In September, my wife and I had the opportunity to travel to Washington, D.C. She
needed something from the drugstore, so I stopped by a CVS Health near our hotel to
pick up what she wanted. While there, I took notice of the in-store CVS/minuteclinic,
which I had not seen before in any of their Lubbock locations. CVS/minuteclinic is
the first walk-in clinic of its type, and the leading retail medical clinic provider
in the nation.
These clinics are of interest to me because they support a theory I recently talked
about with a class of M.D./MBA, and Pharm.D./MBA candidates. We studied a book that
addresses this ultra-convenient clinic model in a book written by Harvard professor,
Clayton Christensen concerning what he dubs, ‘disruptive innovation’ in health care.

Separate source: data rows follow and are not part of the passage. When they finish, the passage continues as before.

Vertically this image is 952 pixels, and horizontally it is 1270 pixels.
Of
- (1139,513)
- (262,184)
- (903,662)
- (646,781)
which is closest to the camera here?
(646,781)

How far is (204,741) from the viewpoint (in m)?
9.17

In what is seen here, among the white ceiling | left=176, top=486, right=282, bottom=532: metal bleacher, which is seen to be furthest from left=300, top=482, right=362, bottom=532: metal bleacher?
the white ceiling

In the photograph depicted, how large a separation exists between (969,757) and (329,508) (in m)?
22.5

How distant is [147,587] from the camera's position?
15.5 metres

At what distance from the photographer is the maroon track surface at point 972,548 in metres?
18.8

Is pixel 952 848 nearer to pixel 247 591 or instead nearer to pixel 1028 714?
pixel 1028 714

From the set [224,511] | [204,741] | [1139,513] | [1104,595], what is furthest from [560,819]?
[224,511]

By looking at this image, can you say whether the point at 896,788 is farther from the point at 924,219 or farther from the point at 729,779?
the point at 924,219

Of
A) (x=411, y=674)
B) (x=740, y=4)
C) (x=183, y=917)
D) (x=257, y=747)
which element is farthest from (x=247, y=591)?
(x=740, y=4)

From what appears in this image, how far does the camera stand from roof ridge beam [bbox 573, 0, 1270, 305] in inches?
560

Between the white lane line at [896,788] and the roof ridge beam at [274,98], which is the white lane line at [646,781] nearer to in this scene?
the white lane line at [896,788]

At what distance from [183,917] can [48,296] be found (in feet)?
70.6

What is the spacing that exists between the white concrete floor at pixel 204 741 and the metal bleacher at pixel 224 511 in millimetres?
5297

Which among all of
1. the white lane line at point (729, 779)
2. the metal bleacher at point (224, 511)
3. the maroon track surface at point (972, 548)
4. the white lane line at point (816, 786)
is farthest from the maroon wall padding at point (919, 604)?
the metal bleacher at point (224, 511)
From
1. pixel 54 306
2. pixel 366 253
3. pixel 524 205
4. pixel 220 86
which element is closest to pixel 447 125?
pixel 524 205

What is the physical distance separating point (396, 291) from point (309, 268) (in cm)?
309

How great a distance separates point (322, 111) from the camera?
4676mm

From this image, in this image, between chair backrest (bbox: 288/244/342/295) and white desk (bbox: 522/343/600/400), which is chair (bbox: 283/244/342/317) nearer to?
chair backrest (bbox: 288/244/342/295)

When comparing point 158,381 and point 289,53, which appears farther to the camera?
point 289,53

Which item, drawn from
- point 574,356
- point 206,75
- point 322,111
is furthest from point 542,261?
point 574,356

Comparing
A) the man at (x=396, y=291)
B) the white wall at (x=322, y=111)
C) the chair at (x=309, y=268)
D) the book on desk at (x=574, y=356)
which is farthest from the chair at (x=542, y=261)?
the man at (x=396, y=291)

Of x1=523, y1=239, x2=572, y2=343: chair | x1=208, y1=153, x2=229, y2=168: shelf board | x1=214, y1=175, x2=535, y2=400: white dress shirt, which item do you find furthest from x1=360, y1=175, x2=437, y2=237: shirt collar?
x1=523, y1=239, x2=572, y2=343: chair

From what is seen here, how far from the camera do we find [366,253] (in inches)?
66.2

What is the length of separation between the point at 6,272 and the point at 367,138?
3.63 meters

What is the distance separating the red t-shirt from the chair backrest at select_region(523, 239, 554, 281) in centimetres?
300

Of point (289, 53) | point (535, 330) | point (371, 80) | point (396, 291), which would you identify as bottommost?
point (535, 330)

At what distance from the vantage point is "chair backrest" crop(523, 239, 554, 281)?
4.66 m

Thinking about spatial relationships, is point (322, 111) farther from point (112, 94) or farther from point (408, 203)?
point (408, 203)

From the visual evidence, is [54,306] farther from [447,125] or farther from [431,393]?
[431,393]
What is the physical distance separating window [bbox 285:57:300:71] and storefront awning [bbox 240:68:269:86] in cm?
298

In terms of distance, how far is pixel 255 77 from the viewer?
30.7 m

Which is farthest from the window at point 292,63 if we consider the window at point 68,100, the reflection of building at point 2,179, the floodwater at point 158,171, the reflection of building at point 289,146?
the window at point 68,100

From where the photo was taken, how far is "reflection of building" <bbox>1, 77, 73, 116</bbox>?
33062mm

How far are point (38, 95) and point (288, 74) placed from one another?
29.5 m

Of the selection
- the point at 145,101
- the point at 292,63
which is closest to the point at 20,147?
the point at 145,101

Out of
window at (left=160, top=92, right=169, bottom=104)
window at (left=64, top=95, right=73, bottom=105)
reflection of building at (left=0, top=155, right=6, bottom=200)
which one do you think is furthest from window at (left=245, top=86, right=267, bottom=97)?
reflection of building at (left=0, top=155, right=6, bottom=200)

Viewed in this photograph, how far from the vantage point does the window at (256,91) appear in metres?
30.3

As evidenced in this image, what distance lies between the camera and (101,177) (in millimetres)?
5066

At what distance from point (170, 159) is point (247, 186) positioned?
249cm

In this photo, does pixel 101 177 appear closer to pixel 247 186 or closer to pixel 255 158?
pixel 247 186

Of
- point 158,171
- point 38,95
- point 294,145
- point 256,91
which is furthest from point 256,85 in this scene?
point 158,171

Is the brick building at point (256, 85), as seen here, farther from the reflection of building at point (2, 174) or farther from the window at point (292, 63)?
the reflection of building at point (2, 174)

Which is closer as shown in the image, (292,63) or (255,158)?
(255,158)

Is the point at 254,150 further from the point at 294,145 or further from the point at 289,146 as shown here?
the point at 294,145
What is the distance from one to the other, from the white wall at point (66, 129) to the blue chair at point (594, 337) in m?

John Converse Townsend of Forbes Magazine illustrates, “Disruptive innovation simply
describes how industries transform to provide increasingly affordable and conveniently
accessible products and services to consumers.”
Dr. Christensen believes that retail clinics represent an important new model of delivery
because of their simplicity, convenience, accessibility and affordability, and he
may be right. CVS/minuteclinics claim they have cared for more than 20 million patients
with an impressive 95% customer satisfaction rating. For the purposes of comparison
however, it is important to take into consideration the limited scope of services
provided, along with the unique nature of their model.
Back to Washington, DC, my attention was drawn to the fact that the clinic was very
busy, and people were moving in and out quickly. It had a “menu-style” posting of
services provided, along with the charge for each service. It was abundantly clear
that the whole experience was meant to be patient-centric, including the extended
hours.
In 2015, CVS/minuteclinics in Washington, D.C. and Maryland will integrate their electronic
health records (EHR) with 10 area hospitals and 4,000 area doctors. When someone receives
care at a CVS/minuteclinic, it will be entered in the patient’s EHR for his or her
doctor to see, and vice versa. The objective is to create an arrangement where information
is readily available, resulting in improved care.
At Texas Tech Physicians, we have been brainstorming about ways to have data from
local retail clinics recorded in our EHR for clinical and quality purposes for services
such as flu shots. This would reduce the time in clinic by decreasing the number of
questions being asked of the patient and is helpful in meeting quality metrics. It
makes me wonder if there is an opportunity for Texas Tech University Health Sciences
Center to provide this valuable service to the citizens of this region by uniting
providers across our vast service area with the providers of Texas Tech Physicians.